Spain's crime rate is extremely low compared to other European countries, and Seville is no exception to this. New arrivals can rest assured that life in Seville is generally safe.

- CON: Petty crime is an issue

Despite the low crime rate, petty theft is rampant. Expats should always be aware of their belongings and keep them close by. If something has been stolen, always report it to the national police, particularly if it's been taken by force.


Getting around in Seville

+ PRO: Seville is walkable

Seville is flat, counting just one hill in the entire city. This makes using one's own two feet the preferred mode of transport, especially in the pedestrian-friendly city centre. The metro and light rail can be used to access areas and neighbourhoods a bit further out.


Healthcare in Seville

+ PRO: Affordable with basic coverage

Healthcare is available to anyone legally residing in Spain through the government's social security system, and insurance is almost always paid by the employer. Many foreigners often opt for affordable private insurance, which allows for less wait time and greater access to specialists.

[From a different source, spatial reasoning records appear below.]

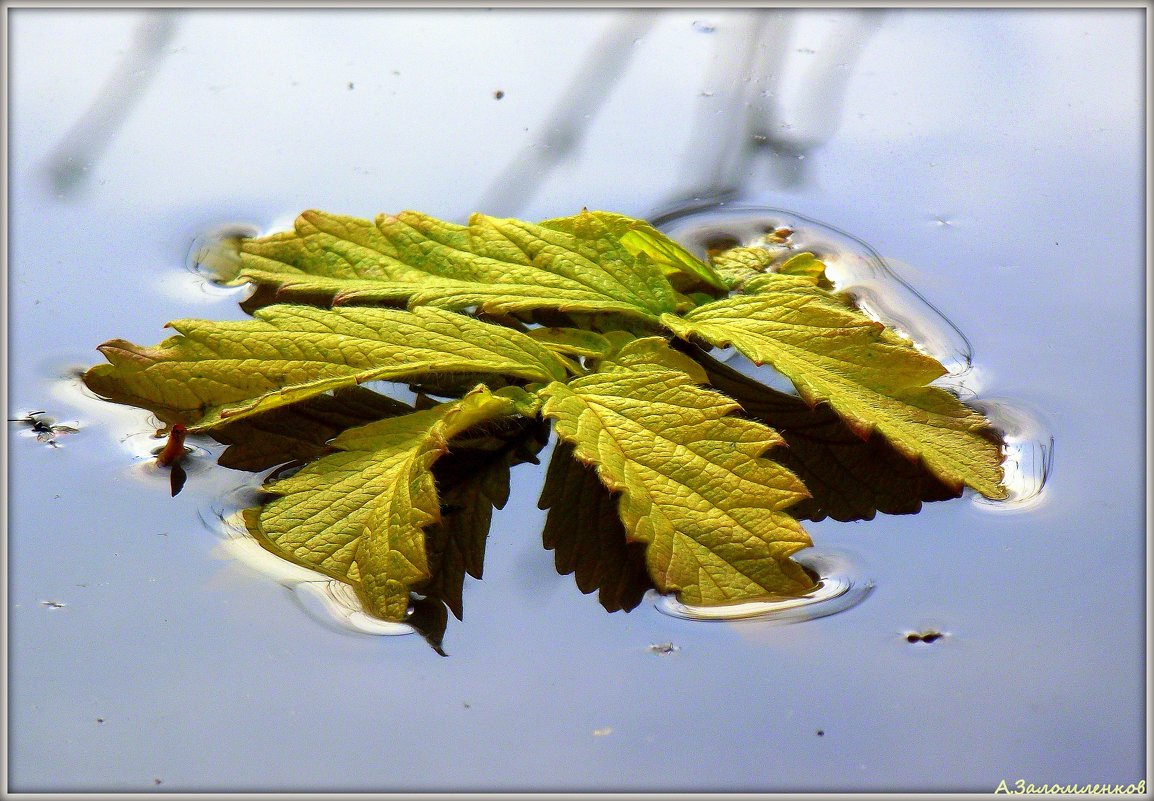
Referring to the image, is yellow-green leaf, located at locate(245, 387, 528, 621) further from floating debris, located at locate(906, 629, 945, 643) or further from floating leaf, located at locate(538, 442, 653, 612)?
floating debris, located at locate(906, 629, 945, 643)

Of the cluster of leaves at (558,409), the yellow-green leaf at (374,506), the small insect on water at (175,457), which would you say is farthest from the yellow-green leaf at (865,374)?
the small insect on water at (175,457)

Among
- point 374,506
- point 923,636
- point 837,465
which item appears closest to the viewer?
point 923,636

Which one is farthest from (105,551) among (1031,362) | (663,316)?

- CON: Long lines and waiting times

The public healthcare system, though an invaluable resource in Spain, is not perfect. Expect queues in urgent care clinics and waiting a long time to see a specialist in Seville.


Education and schools in Seville

+ PRO: Public and concertado schools are government funded

Spanish education comes in three forms: public and government funded, concertado and funded in part by the Spanish government and the Catholic Church, and private schools. The government absorbs the greatest part of the cost, so families in Seville only pay the fees for books, school supplies and specialised courses, and possibly bus routes, uniforms and afterschool activities.

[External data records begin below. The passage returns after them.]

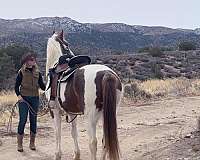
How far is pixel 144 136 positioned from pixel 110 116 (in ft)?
12.9

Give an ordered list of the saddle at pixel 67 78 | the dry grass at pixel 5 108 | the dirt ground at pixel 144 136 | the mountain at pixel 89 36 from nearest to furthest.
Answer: the saddle at pixel 67 78 < the dirt ground at pixel 144 136 < the dry grass at pixel 5 108 < the mountain at pixel 89 36

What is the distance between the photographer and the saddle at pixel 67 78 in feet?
27.2

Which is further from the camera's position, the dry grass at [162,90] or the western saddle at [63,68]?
the dry grass at [162,90]

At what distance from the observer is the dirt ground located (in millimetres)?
8477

- CON: Bigger classes and fewer materials in public schools

Although public schools are inexpensive, classrooms can be cramped and teachers overworked. So expat parents are advised to ask about teacher-student ratios and the facilities available.

+ PRO: University education is affordable

Studying at a public university in Andalusia is far cheaper than in most European countries. This is a major pull factor for expat students looking for a semester abroad exchange programme as well as those who wish to study full time in Seville.


Working in Seville

+ PRO: Many working holidays and a full month paid vacation

Full-time employees enjoy many local holidays, a full two weeks at Christmas paid, and many days off during Easter and the local fair. What's more, one month's vacation is the norm for employees, often taken in August.

- CON: Hard to secure an expat job

While the unemployment rate had been decreasing nationally in recent years, Spain's job market has been hit by the coronavirus pandemic. Finding a job in Seville as a foreigner could prove extremely difficult and salaries may not be so lucrative. A company must demonstrate that no other European Union citizen is more qualified, and visas for non-Europeans are costly, time consuming and not always granted. The most common profession for young foreigners is teaching English.


Travel and tourism in and out of Seville

+ PRO: Well-connected train travel

Spain's public rail company is regarded as one of the best in the world, connecting even far-flung corners of the country. Getting around by train in and from Seville is easy thanks to Renfe, or Renfe Operadora, which is known for their service and on-time guarantee.

+ PRO: High-class hotels and important tourist destination

Tourism is one of Spain's greatest and most lucrative industries, with major brands recognisable throughout the world providing excellent hospitality standards in Seville. Additionally, Seville is home to several UNESCO World Heritage Sites and wonderful cuisine, making it a favoured European destination.

- CON: Heavy tourist movement during holidays and summer

Because of the well-established tourism industry, visitors flock to Spain, particularly in the summer and to the coastal regions, like the Costa del Sol and Costa Dorada. For this reason, hotels and restaurants sometimes operate a separate price quote for heavy tourist seasons and local holidays. Travelling off-peak can be more enjoyable and affordable.